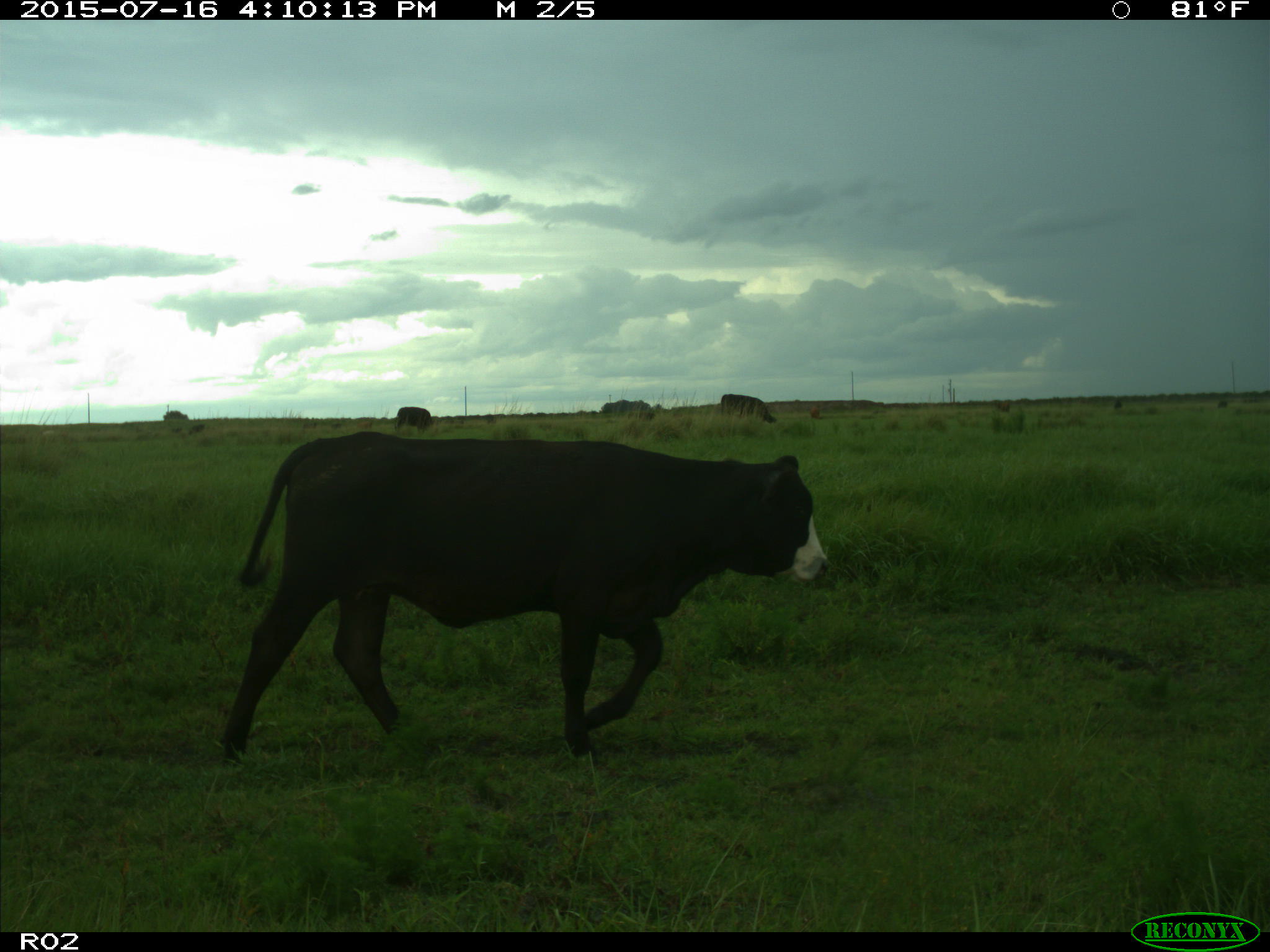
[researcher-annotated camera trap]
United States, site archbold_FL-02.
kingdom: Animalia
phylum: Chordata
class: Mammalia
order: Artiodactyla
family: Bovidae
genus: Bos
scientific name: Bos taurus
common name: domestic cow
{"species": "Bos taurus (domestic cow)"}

____

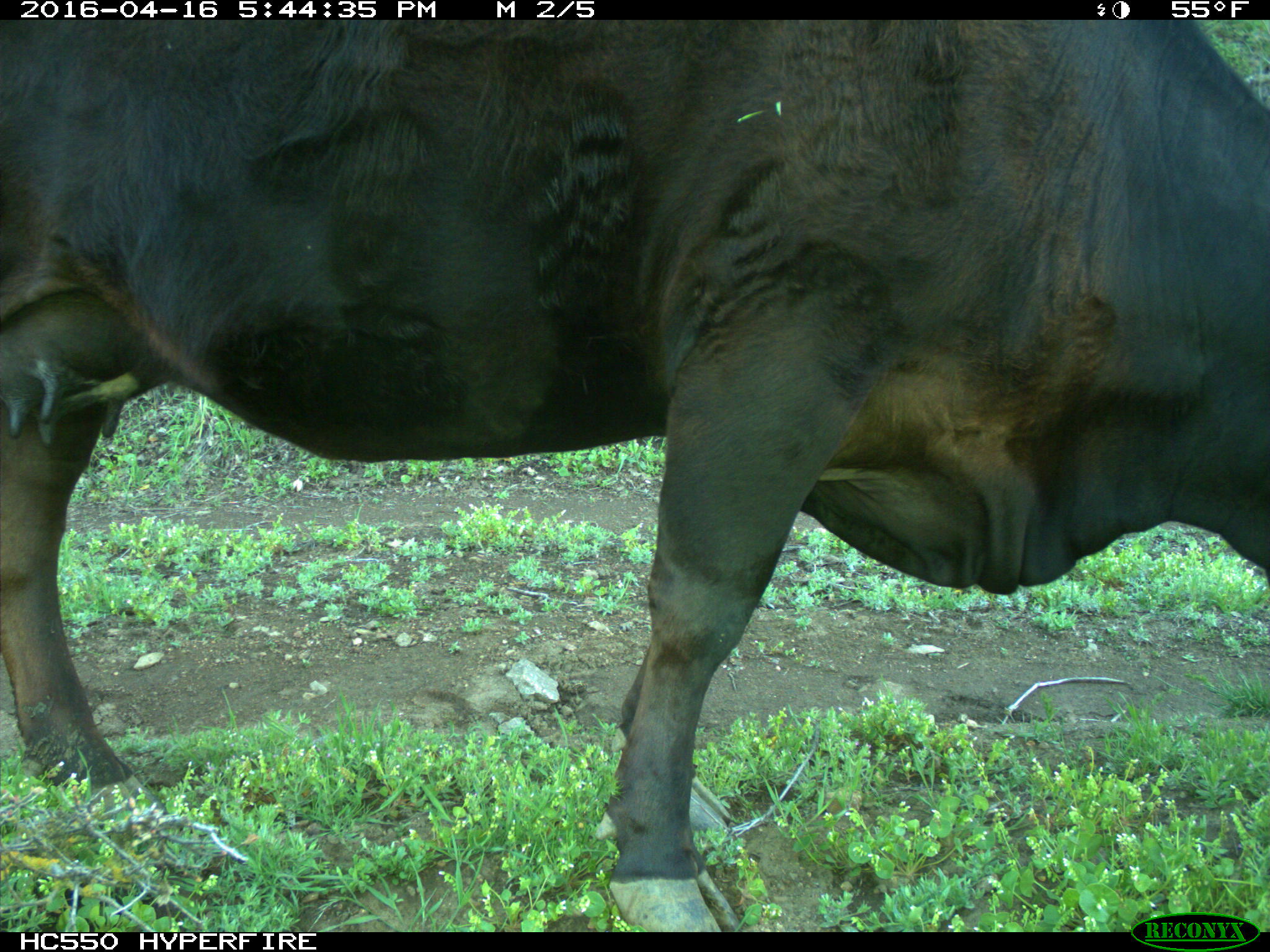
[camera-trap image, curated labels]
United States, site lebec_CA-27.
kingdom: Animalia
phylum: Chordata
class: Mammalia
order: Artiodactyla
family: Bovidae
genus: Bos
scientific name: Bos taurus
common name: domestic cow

____

§ **TASK REQUIREMENTS**
If a line in the records above includes the string "States", copy it.

§ **EXERCISE RESPONSE**
United States, site archbold_FL-02.
United States, site lebec_CA-27.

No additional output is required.